Tuesday, April 27, 2010

Asynchronous Remote Services - The future or the callback

In previous postings I described how ECF is now making it very easy for OSGi service developers to expose asynchronous/non-blocking remote method calls to clients.

In short, all that's now required is to create an asynchronous version of the service's OSGi service interface. See this documentation for example and source. Just declaring this asynchronous interface is all that's needed. At proxy discovery time, ECF's implementation of OSGi remote services will provide the implementation of this asynchronous interface.

Future or Callback

There are various approaches to doing asynchronous remote method invocation, and two common ones are callbacks and futures. For example, GWT uses callbacks, while Amazon EC2 uses futures for exposing asynchronous access to their APIs (like SNS, SQS, etc). ECF's asynchronous remote services supports both of these approaches (futures and callbacks). The asynchronous service interface declaration can, for a given synchronous method declaration, use either a callback, or a future, or both.

For example, let's say we have the following synchronous service interface method:

String foo(String bar);

The async declaration for this method using a callback would look like this:

void fooAsync(String bar, IAsyncCallback);

The async declaration for thie method using a future would look like this:

IFuture fooAsync(String bar);

And that's it. The remote service client can then use either/both of these fooAsync methods (if they are declared, of course), simply by casting the proxy to the async service interface type and calling the appropriate fooAsync method with the necessary params.

In this way, the remote service designer can determine what asynchronous style the client will have available...by declaring fooAsync using callback, future, both, or neither.

Friday, April 16, 2010

Asynchronous Remote Services - part 2

In a previous posting, I described how ECF has introduced a simplified approach for allowing OSGi remote services to be accessed asynchronously.

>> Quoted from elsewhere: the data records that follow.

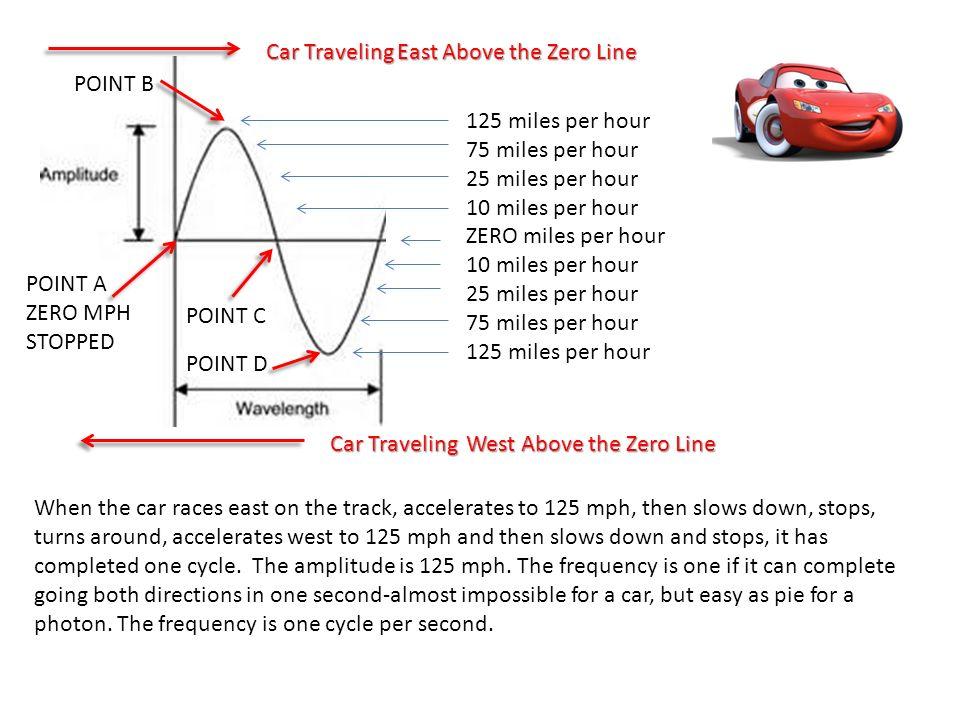 125 miles per hour 75 miles per hour 25 miles per hour 10 miles per hour ZERO miles per hour 10 miles per hour 25 miles per hour 75 miles per hour 125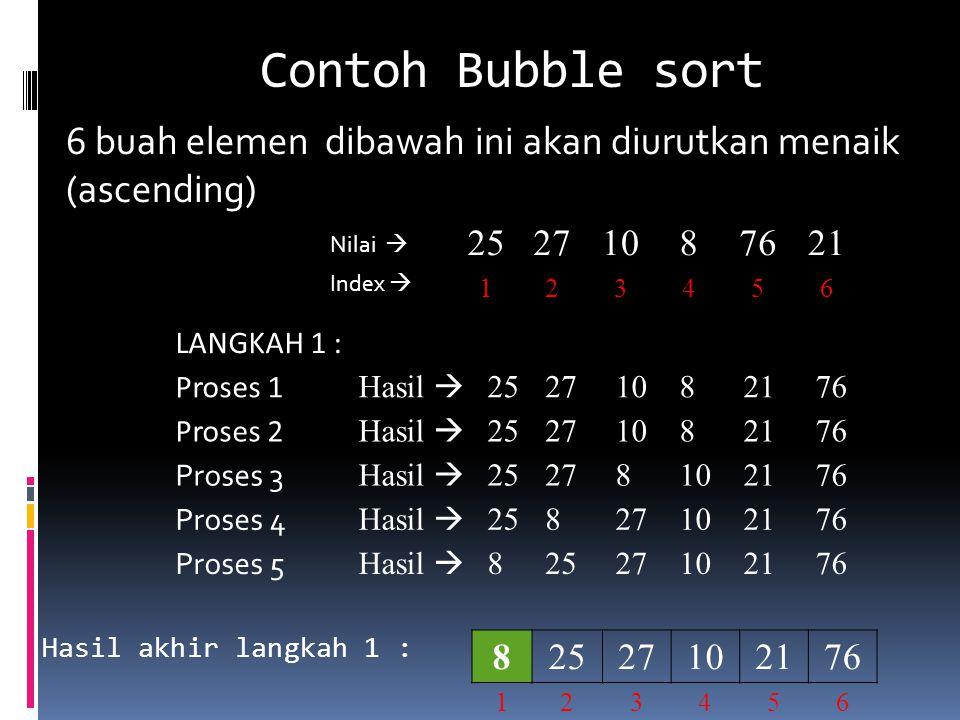 Contoh Bubble sort 6 buah elemen dibawah ini akan diurutkan menaik (ascending) 25. 27. 10. 8.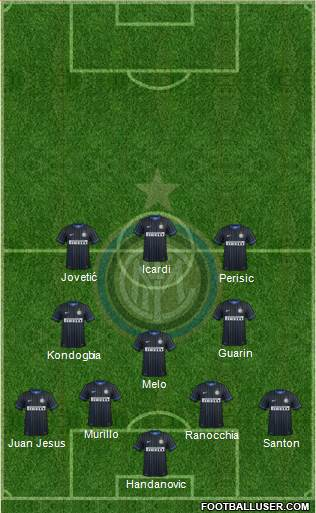 F.C. Internazionale 4-3-3 football formation
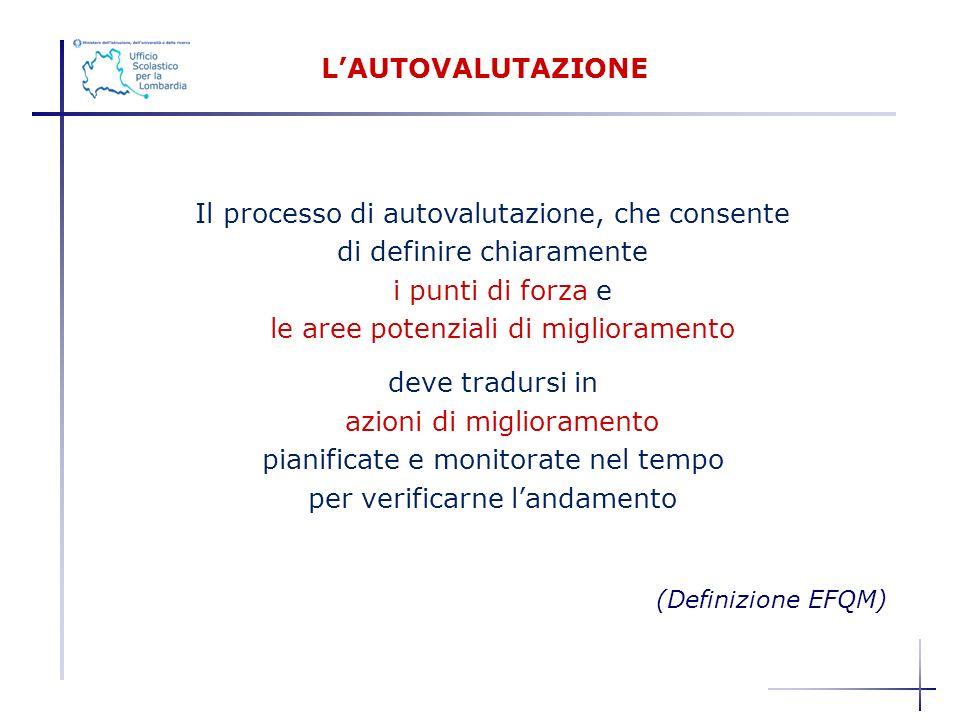 Il processo di autovalutazione, che consente di definire chiaramente i punti di forza e le aree potenziali di miglioramento deve tradursi in azioni di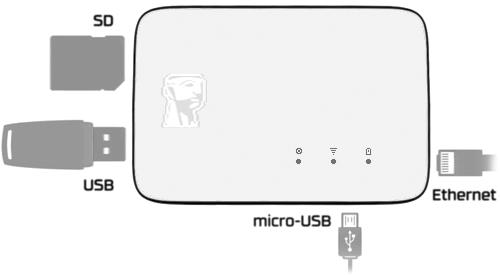 MobileLite Wireless G3 05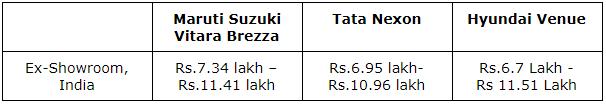price compare brezza vs nexon vs venue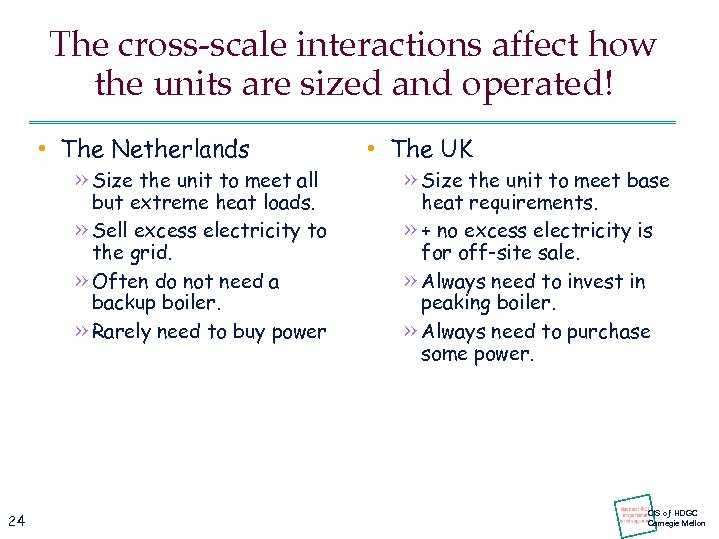 The cross-scale interactions affect how the units are sized and operated! • The Netherlands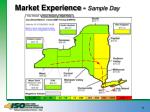 market experience sample day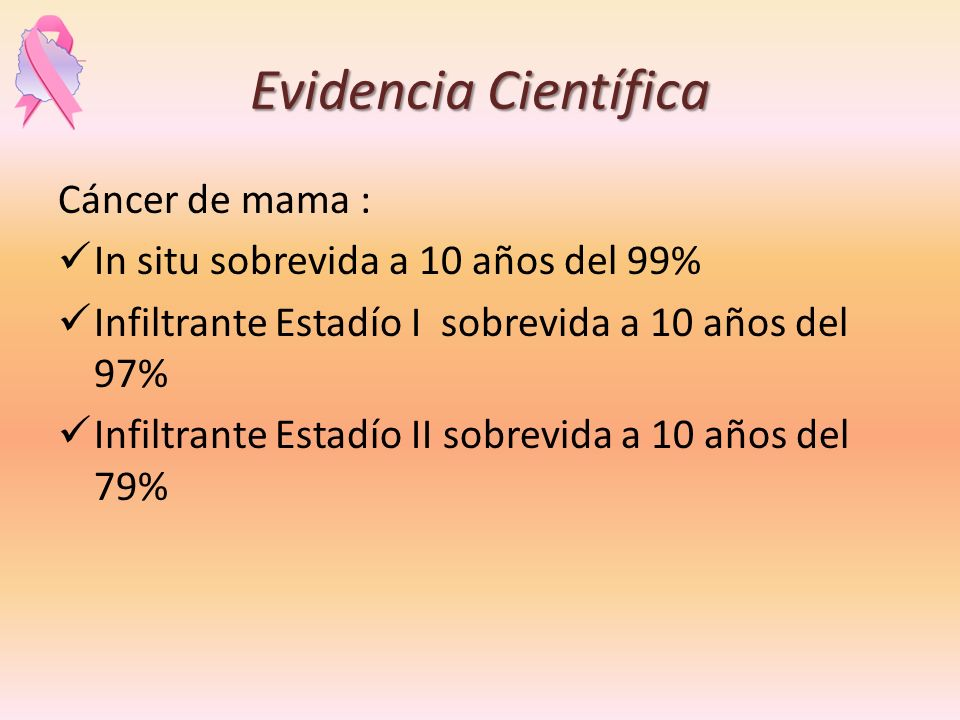Evidencia Científica Cáncer de mama : In situ sobrevida a 10 años del 99% Infiltrante Estadío I sobrevida a 10 años del 97% Infiltrante Estadío II sob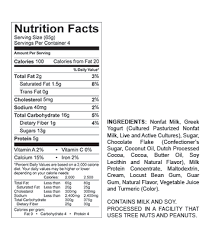 mint chocolate chip nutrition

In contrast to my recent postings, that have been getting rather long, I'll just redirect you to a wiki page describing how to use asynchronous services...and leave it at that. Happy Friday.

Wednesday, April 14, 2010

OSGi Remote Services and ECF - Asynchronous services

In a previous posting, I discussed/presented some of the support for asynchronous access to OSGi remote services that currently exists in ECF's implementation.

In a blog posting earlier this week, Peter Kriens discussed some of the efforts going on in the EEG on adding asynchronous support for remote (and even local) services. One of his comments in that blog posting was that ECF's asynchronous support could be considered awkward, because of the complexity/unfamiliarity of using the API.

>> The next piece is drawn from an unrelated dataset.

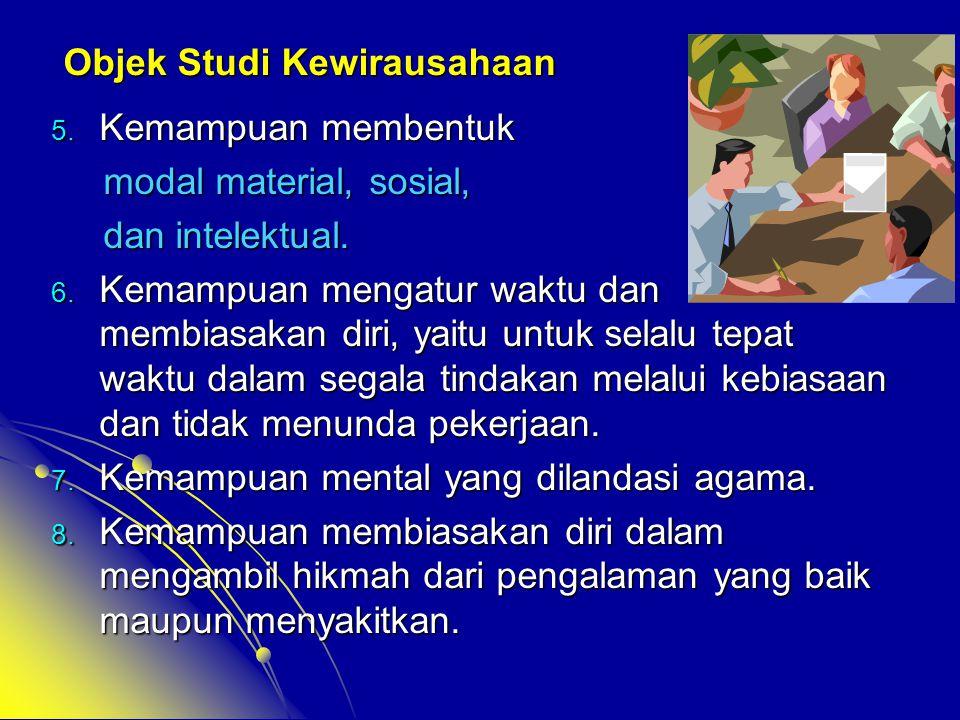 Objek Studi Kewirausahaan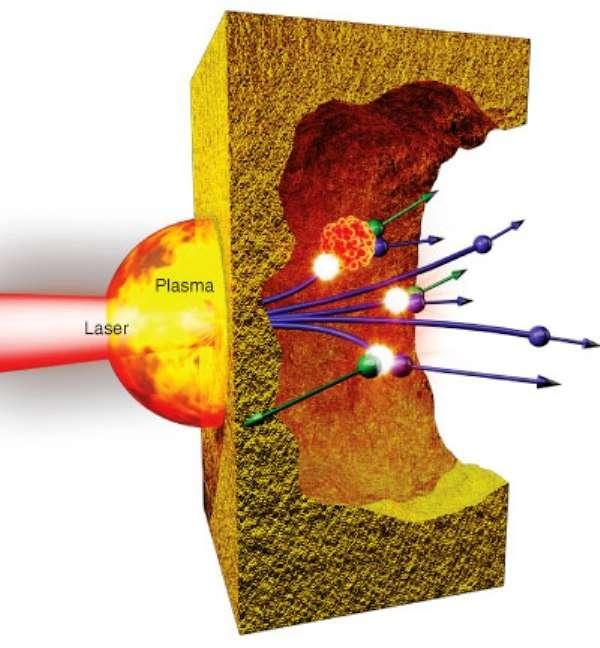 Schéma de principe de la production des positrons (violet) à partir de photons gamma (jaune) au voisinage d'un noyau d'or. Ces photons gamma sont eux-mêmes produits par freinage d'électrons relativistes issus du plasma généré par un faisceau laser tombant sur une cible en or. © Kwei Yu Chu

I've been intending to add easier/more natural mechanisms for asynchronous remote access than what we already have, and what's going on in the EEG and Peter's blog was great incentive to complete some more of that work. The existing mechanisms are somewhat awkward, but they also make a very strong/flexible foundation...and so it's possible to build new mechanisms on the existing mechanisms.

Normal/Synchronous Proxies

In our 'hello' remote services example, we have this service interface:

public interface IHello {
public void hello(String from);
}

Consumers of this remote service receive a proxy that implements the IHello interface, and then clients can synchronously invoke the hello method to make a remote call:

proxy.hello{"slewis");

Since in java method calls are blocking, the thread that calls the hello method will block if (e.g.) the network is slow, the service host is slow (or blocks). It would be nice if we had a way (on the consumer/client) to call the hello method and guarantee that it will not block...while still somehow getting the result (if any)...when the remote call is successful...or getting information about the failure if things fail/go wrong (e.g. because of network failure).

Asynchronous Proxies

We've just added support for asynchronous proxies in ECF're remote services implementation. What this means is that if an interface is declared like this (and in the same package as the IHello interface):

public interface IHelloAsync extends IAsyncRemoteServiceProxy {

public void helloAsync(String from, IAsyncCallback callback);

public IFuture helloAsync(String from);

}

the ECF remote service distribution system will automatically create a proxy that implements the IHelloAsync interface on the consumer/client.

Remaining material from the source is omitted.